Presenilin-1 inhibits δ-catenin-induced cellular branching and promotes δ-catenin processing and turnover

Jin-Sook Kim; Sonja Bareiss; Kyung Keun Kim; Rodney Tatum; Jeong-Ran Han; Yun Hye Jin; Hangun Kim; Qun Lu; Kwonseop Kim

doi:10.1016/j.bbrc.2006.10.135

. Author manuscript; available in PMC: 2007 Feb 19.

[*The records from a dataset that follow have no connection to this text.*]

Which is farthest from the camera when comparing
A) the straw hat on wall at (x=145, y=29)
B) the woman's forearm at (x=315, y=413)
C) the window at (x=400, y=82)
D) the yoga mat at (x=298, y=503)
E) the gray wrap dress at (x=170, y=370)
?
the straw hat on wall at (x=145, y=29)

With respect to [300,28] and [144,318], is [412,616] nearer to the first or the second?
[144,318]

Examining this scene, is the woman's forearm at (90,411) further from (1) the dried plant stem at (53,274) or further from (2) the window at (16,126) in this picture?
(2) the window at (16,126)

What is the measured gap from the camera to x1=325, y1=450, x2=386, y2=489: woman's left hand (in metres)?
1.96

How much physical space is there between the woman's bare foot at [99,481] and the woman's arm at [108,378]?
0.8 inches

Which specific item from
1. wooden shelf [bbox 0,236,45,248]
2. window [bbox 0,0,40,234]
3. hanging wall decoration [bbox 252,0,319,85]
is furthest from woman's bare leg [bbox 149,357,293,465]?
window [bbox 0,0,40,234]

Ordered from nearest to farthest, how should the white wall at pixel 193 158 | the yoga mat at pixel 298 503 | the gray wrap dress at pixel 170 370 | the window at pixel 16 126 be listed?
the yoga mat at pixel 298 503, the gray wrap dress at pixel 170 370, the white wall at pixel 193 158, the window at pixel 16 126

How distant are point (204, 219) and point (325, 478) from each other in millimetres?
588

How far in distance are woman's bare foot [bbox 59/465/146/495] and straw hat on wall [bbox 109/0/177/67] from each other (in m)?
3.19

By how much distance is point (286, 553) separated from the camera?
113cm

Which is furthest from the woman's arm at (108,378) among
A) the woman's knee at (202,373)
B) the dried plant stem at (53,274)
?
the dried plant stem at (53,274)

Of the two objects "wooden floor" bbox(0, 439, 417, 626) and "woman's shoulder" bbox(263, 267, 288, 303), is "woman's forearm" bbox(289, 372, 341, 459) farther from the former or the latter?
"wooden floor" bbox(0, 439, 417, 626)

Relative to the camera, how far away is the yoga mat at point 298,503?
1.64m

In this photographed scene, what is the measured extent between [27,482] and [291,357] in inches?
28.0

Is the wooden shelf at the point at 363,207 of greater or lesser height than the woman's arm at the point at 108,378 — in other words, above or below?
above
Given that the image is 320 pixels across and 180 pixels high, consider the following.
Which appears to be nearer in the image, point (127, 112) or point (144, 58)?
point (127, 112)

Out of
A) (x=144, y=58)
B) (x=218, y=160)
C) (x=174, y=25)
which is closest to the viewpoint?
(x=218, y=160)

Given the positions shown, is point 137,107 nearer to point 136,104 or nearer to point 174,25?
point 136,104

Published in final edited form as: Biochem Biophys Res Commun. 2006 Nov 2;351(4):903–908. doi: 10.1016/j.bbrc.2006.10.135

Presenilin-1 inhibits δ-catenin-induced cellular branching and promotes δ-catenin processing and turnover

Jin-Sook Kim ^a,¹, Sonja Bareiss ^b,¹, Kyung Keun Kim ^c, Rodney Tatum ^b, Jeong-Ran Han ^a, Yun Hye Jin ^a, Hangun Kim ^a, Qun Lu ^b,^*, Kwonseop Kim ^a,^*

PMCID: PMC1800877 NIHMSID: NIHMS14151 PMID: 17097608

Abstract

Although δ-catenin/neural plakophilin-related armadillo protein (NPRAP) was reported to interact with presenilin-1 (PS-1), the effects of PS-1 on δ-catenin have not been established. In this study, we report that overexpression of PS-1 inhibits the δ-catenin-induced dendrite-like morphological changes in NIH 3T3 cells and promotes δ-catenin processing and turnover. The effects of PS-1 on endogenous δ-catenin processing were confirmed in hippocampal neurons overexpressing PS-1, as well as in the transgenic mice expressing the disease-causing mutant PS-1 (M146V). In addition, disease-causing mutant PS-1 (M146V and L286V) enhanced δ-catenin processing, whereas PS-1/γ-secretase inhibitors could block the formation of processed forms of δ-catenin. Together, our findings suggest that PS-1 can affect δ-catenin-induced morphogenesis possibly through the regulation of its processing and stability.

Keywords: Alzheimer's disease, δ-Catenin/NPRAP, Presenilin/γ-secretase

Alzheimer's disease (AD) is the most common type of senile dementia and is characterized by progressive loss of memory and cognitive dysfunction [16]. In familial Alzheimer's disease (FAD), over 70 mutations have been significantly associated with presenilin-1 (PS-1) and presenilin-2 (PS-2) [7]. Multiple lines of evidence indicate that PS contributes directly to the intramembranous “γ-secretase” processing of many proteins of diverse functions, including APP [3], the developmental signaling receptor Notch1 [4], and cell adhesion molecules N- and E-cadherin [15]. Interestingly, it is reported that PS-1 interacts with a member of the armadillo/β-catenin family termed δ-catenin, a protein expressed mostly in the brain and encoded on chromosome 5 [21].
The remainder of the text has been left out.